La Galerie Pascal VanHoecke - Parisud, abritera la Vidéothèque du Festival, qui comme à l’accoutumée permettra de visionner les films en sélection ou en programmation. Mais surtout offrira la mise à disposition de la (quasi) intégralité des Sélections Ecrans Documentaires depuis 1997, soit plus de 400 films. Ce panoramique est « Notre Histoire du Doc » mais participe bien entendu de sa composition mosaïque globale.
 La Galerie est aussi l’espace dédié au Premier Forum de la distribution indépendante, qui proposera deux temps forts de Rencontre avec deux revues DVD/Internet/Papier, Dérives et LFD, La Famille Digitale. Des lmpromptus de diffusion à la carte, une librairie/DVDthèque, la présentation du Tour d’Europe du Documentaire par ADDOC, certains débats, après films, pour avoir le temps qu’il faut pour prendre la juste distance, s’y dérouleront.

L’Espace Jean Vilar et ses deux salles de Cinéma, reste bien sûr le cœur du festival. Car  rien n’a encore été  inventé de mieux, nous semble-t-il  que la salle du « voir ensemble en grand dans le noir » même si les supermarchés du cinéma bataillent ferme contre les salles indépendantes (confère les coups bas contre Le Méliès de Montreuil).
Sans faire « collection » de partenaires, nous retrouverons cette année encore des collaborations fidèles avec L’ACRIF, L’ACID, Gulliver,  le CECI du Moulin d’Andé, Iskra,  et bien entendu la Mission cinéma du Conseil Général du Val de Marne
Sans l’avoir délibérément recherché mais, découvert en cheminant,  cette édition sera très inspirée par la Méditerranée, d’Alger à  Marseille et Alexandrie et le Liban : les films d’Ouverture de Tariq Teguia, l’Intégrale de la série Marseille contre Marseille de Jean Louis Comolli et Michel Samson, les premiers épisodes de la série Mafrouza d’Emmanuelle Demoris, Home de Patrick Chiha…
Méditerranées et Vues d’ailleurs… comme le montreront nos sélections de courts et longs métrages, d’une très grande diversité mais avec quelques constantes : le devenir urbain, le paysage « légendé », la nature « inspirante », les mythes....
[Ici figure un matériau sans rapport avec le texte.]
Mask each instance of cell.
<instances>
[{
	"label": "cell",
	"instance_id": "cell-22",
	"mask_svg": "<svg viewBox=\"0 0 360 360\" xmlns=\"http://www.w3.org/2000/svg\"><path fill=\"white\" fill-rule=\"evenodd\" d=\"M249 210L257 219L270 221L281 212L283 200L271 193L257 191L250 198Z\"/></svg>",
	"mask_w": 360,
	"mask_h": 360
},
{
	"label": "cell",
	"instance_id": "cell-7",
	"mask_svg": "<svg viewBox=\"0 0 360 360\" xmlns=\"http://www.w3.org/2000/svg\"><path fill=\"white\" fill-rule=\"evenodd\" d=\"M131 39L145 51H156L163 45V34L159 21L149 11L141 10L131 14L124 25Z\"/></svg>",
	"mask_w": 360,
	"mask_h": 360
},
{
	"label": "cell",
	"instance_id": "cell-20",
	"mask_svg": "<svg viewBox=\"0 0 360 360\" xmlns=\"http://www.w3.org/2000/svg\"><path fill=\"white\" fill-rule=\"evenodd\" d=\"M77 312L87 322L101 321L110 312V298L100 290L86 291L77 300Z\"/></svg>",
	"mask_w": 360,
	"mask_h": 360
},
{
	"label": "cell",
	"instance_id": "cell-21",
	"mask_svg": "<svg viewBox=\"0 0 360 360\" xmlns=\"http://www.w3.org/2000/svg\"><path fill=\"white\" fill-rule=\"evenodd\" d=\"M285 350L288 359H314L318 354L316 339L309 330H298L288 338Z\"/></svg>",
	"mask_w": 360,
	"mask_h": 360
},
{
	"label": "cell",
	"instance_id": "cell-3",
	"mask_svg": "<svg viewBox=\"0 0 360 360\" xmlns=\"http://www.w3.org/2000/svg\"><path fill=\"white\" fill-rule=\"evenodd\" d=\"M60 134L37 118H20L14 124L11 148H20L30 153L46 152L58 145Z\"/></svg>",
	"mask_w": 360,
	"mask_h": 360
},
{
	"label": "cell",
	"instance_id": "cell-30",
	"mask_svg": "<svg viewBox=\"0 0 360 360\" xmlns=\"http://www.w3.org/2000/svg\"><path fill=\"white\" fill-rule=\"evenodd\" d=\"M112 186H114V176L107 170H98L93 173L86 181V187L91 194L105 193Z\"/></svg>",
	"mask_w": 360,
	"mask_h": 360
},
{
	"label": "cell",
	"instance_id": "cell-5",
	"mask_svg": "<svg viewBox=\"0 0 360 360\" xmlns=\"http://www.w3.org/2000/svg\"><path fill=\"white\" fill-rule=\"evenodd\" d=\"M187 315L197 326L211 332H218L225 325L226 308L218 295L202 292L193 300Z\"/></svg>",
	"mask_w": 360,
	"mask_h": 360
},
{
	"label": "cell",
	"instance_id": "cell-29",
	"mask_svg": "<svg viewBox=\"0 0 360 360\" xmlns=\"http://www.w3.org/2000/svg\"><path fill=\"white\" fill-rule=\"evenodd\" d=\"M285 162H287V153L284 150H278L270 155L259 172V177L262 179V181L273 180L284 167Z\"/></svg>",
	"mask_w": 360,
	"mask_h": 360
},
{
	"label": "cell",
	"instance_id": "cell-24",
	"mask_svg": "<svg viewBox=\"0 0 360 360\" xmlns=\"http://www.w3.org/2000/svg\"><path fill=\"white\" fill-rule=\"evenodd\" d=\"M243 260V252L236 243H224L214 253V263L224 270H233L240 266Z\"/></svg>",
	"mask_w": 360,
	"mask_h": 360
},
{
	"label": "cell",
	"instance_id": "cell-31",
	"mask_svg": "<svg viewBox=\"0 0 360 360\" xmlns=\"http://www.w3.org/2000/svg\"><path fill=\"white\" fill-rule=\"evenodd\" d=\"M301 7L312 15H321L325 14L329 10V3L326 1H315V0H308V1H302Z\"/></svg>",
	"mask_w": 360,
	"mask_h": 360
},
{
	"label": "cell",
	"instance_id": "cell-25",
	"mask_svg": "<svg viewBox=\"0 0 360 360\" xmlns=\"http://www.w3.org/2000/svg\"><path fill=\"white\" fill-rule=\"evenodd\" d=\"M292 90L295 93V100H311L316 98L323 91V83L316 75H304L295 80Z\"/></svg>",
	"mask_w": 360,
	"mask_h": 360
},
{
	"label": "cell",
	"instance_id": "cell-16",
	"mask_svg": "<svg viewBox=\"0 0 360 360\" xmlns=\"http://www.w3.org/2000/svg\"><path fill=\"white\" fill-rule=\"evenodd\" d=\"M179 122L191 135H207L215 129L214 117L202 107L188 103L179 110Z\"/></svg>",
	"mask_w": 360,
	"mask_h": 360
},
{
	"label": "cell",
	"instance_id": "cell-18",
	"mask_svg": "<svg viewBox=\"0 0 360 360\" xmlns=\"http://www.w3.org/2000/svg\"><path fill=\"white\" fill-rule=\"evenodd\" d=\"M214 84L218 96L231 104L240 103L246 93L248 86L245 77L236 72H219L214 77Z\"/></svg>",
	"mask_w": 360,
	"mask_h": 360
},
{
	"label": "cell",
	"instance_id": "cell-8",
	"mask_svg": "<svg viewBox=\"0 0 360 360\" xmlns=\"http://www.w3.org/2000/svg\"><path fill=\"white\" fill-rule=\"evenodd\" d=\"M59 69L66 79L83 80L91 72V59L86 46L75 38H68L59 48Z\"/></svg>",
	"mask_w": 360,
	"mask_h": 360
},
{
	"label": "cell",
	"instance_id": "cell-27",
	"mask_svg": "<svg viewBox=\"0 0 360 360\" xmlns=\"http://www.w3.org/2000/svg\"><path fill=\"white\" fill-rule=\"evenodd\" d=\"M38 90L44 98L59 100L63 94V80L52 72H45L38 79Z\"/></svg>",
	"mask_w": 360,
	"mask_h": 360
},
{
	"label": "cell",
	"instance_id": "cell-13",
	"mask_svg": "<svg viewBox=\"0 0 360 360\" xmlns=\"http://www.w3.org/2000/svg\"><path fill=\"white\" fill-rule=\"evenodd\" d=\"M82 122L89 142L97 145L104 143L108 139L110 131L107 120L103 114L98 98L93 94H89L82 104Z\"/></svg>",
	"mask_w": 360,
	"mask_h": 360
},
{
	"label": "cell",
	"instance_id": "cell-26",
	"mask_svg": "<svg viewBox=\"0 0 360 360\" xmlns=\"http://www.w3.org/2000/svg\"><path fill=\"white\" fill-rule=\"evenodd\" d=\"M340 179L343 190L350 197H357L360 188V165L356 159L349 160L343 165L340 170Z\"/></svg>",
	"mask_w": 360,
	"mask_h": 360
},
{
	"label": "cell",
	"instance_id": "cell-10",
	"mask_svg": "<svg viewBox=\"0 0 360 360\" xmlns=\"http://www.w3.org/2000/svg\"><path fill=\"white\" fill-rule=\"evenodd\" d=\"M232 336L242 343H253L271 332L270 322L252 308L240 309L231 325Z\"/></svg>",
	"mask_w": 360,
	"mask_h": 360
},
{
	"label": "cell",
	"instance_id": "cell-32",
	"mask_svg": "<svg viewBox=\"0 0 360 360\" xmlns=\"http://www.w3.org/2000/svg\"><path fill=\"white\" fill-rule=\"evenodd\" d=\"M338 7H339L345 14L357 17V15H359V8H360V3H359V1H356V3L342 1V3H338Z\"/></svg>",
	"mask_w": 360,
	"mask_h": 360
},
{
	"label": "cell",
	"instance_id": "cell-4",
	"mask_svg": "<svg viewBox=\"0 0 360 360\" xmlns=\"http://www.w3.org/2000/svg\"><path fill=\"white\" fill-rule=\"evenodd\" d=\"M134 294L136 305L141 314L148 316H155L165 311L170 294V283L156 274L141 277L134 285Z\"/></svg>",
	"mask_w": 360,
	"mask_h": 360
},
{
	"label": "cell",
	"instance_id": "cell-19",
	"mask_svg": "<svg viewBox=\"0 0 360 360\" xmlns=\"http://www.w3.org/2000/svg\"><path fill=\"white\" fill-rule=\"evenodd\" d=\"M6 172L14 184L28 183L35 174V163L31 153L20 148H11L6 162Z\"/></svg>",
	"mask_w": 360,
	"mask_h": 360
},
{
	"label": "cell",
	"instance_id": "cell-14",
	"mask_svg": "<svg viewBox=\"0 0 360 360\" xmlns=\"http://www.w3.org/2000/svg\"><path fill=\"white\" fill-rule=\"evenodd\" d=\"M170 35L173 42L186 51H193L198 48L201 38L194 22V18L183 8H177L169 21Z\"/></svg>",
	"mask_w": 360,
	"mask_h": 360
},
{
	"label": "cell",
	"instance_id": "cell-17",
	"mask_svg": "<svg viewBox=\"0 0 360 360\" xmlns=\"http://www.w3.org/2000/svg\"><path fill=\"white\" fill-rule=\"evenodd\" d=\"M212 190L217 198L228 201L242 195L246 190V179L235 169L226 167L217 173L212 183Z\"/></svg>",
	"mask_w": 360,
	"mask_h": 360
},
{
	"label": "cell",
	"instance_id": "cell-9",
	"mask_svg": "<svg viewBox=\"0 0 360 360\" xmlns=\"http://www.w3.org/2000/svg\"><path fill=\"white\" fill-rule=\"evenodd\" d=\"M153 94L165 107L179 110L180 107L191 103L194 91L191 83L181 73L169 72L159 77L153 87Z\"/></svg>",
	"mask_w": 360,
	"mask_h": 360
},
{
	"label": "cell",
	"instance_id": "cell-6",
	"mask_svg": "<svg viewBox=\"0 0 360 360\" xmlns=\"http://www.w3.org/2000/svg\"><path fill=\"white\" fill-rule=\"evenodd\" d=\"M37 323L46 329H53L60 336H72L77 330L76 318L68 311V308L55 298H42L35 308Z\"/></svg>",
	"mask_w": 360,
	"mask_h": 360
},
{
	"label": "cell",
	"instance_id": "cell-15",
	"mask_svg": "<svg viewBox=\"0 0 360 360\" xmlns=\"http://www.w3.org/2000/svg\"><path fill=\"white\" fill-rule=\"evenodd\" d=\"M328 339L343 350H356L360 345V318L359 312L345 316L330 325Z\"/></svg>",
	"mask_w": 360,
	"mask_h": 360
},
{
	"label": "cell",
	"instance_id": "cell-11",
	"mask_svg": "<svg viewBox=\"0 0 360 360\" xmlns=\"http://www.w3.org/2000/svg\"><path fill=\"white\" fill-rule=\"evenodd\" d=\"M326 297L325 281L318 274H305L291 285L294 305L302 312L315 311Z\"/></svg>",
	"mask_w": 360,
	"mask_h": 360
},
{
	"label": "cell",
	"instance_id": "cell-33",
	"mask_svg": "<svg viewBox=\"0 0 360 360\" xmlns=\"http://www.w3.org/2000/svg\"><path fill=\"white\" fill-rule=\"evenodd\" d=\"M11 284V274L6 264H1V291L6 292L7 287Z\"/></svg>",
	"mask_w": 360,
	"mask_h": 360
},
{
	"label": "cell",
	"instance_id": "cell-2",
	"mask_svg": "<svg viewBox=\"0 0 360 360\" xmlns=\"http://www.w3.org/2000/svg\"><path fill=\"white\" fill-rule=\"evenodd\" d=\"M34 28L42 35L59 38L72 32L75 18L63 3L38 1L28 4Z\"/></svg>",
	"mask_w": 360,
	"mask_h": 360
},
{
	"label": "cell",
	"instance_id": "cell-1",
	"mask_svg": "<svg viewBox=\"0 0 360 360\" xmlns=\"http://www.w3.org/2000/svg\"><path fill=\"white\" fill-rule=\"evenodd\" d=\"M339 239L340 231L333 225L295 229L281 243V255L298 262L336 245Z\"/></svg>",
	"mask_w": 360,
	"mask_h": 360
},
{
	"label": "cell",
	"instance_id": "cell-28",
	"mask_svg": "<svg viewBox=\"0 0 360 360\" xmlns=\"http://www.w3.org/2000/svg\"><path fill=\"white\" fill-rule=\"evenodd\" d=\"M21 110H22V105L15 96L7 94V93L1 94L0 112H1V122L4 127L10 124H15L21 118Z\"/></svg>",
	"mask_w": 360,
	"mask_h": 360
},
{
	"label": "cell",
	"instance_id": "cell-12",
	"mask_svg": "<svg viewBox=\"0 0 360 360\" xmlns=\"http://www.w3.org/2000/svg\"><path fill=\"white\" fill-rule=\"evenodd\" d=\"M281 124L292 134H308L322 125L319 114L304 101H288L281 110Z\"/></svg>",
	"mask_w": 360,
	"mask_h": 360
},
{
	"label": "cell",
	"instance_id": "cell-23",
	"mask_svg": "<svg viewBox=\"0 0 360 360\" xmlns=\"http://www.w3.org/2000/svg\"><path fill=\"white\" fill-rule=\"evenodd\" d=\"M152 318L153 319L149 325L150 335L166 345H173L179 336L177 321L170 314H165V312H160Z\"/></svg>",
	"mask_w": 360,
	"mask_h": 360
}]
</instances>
Dans cette partition, l’on retrouvera le corps (et la parole) politique incarnée (Comolli encore) mais aussi le « corps dansé » comme langage impliqué dans le monde, avec les deux beaux films de Gilles Delmas et Alain Platel. Claudio Pazienza nous proposera d’éprouver « Le son réel » à travers l’expérience de certains de ses films. Des amants de cinéma (Hélèna Klotz), à  la trace de la mémoire coloniale (Philippe Lacôte),  de la condition indigne des familles de prisonniers (Stéphane Mercurio) aux Utopies, porteuses de rêves ou virant au cauchemar totalitaire (Gulliver encore)… bien des expériences à vivre, de découvertes à partager…. Des films, du cinéma, des vidéos, des propositions photographiques, plastiques ou sonores, ou sur la « toile ». L’expérience documentaire dans tous ses états, en somme, versus 2007.